====== Information shown ======

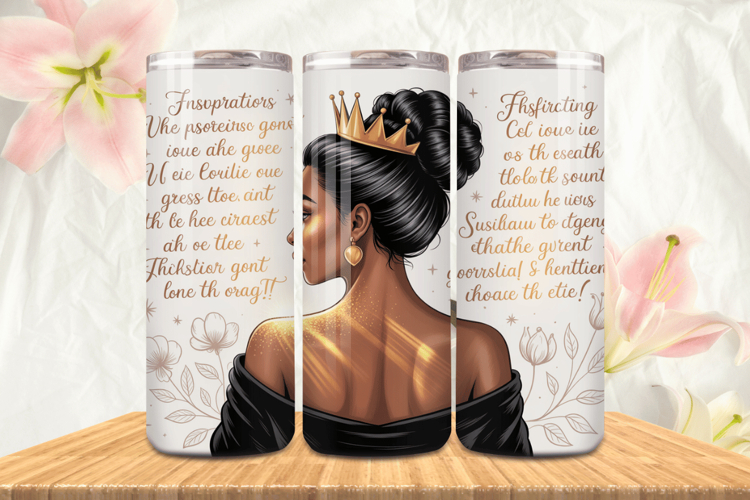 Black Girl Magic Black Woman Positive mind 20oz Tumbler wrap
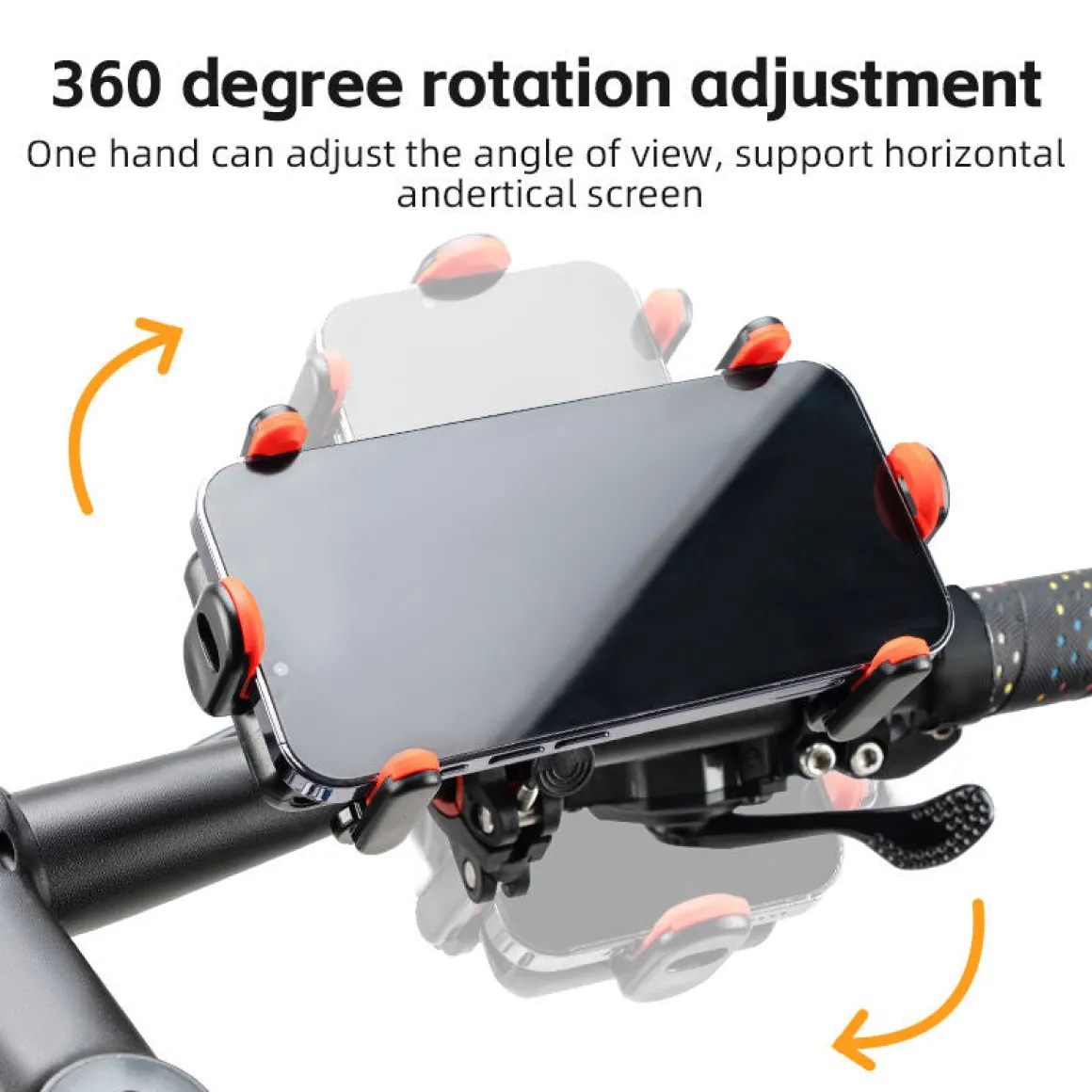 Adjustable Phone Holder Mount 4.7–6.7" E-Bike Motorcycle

======
====== Information shown ======

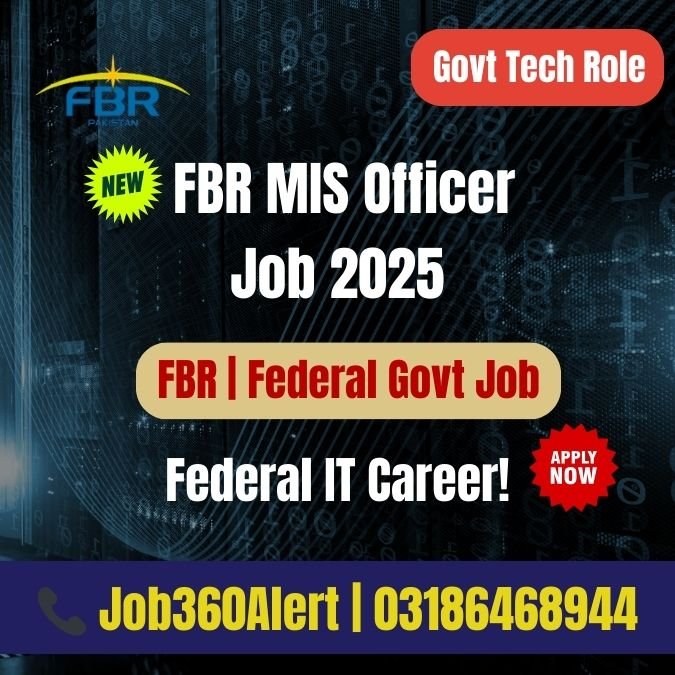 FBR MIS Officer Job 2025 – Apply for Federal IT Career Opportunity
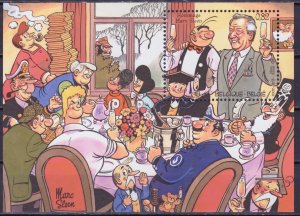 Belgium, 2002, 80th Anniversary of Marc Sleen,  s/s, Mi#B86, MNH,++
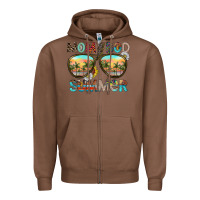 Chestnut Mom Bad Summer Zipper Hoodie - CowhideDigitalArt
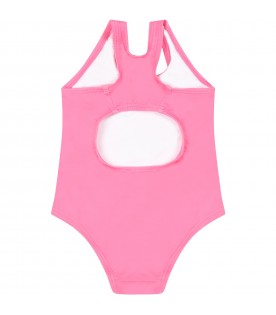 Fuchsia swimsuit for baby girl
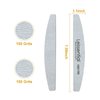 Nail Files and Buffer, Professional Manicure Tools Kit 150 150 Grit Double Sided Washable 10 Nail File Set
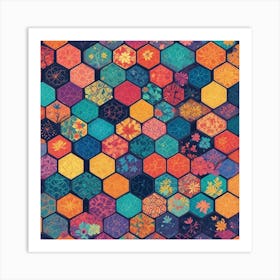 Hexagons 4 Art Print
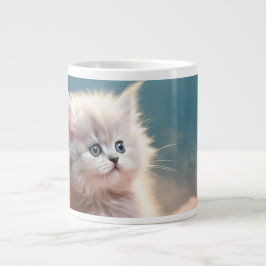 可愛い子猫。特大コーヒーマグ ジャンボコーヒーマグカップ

======
====== Information shown ======

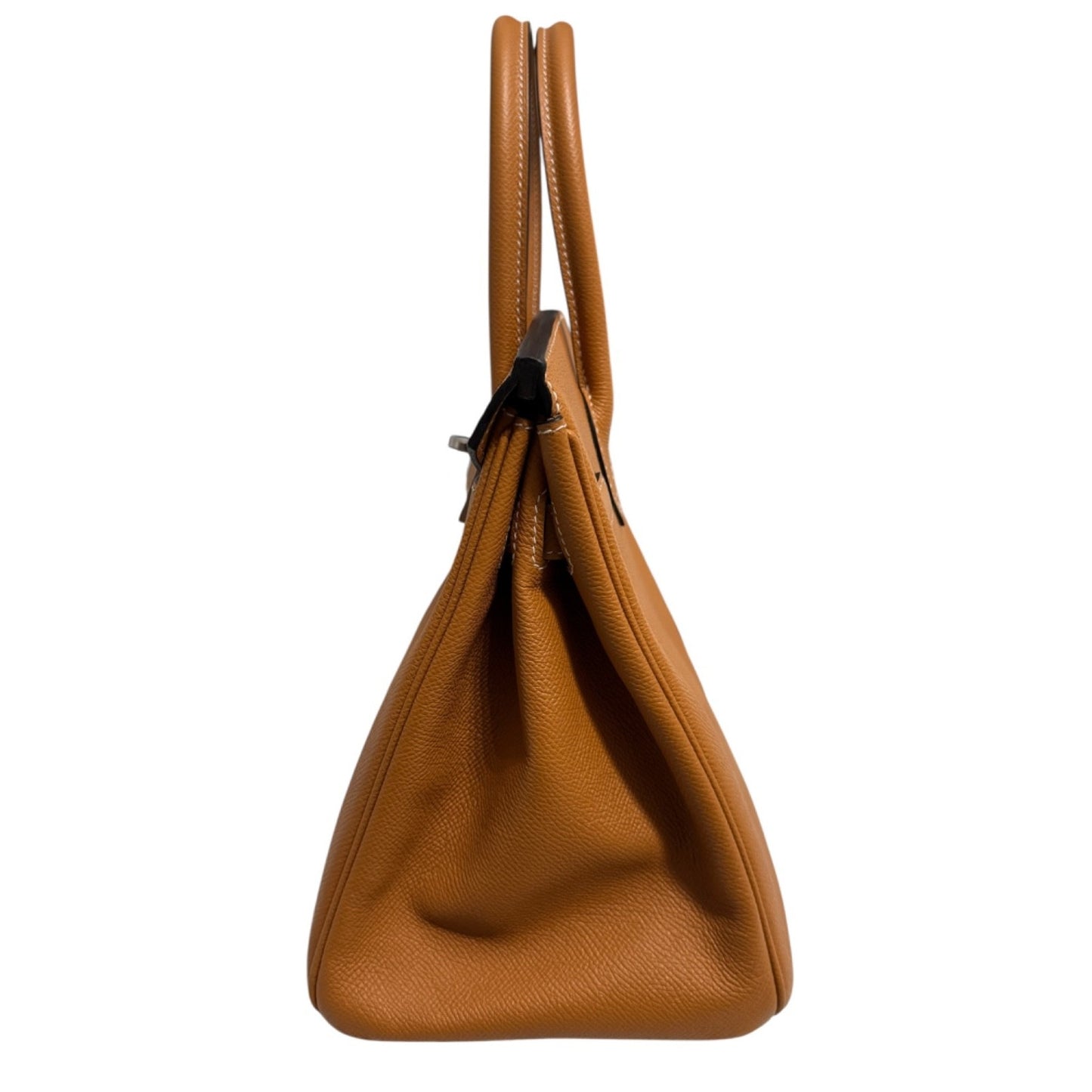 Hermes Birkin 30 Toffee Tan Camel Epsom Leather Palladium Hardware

======

== Activity ==
Nothing but the lines from the one with "Chestnut Mom Bad" to the one with "可愛い子猫。特大コーヒーマグ ジャンボコーヒーマグカップ" above, both included, should be transcribed, exactly and without pictures.

== Task solution ==
 Chestnut Mom Bad Summer Zipper Hoodie - CowhideDigitalArt
 Fuchsia swimsuit for baby girl
 Nail Files and Buffer, Professional Manicure Tools Kit 150 150 Grit Double Sided Washable 10 Nail File Set
 Hexagons 4 Art Print
 可愛い子猫。特大コーヒーマグ ジャンボコーヒーマグカップ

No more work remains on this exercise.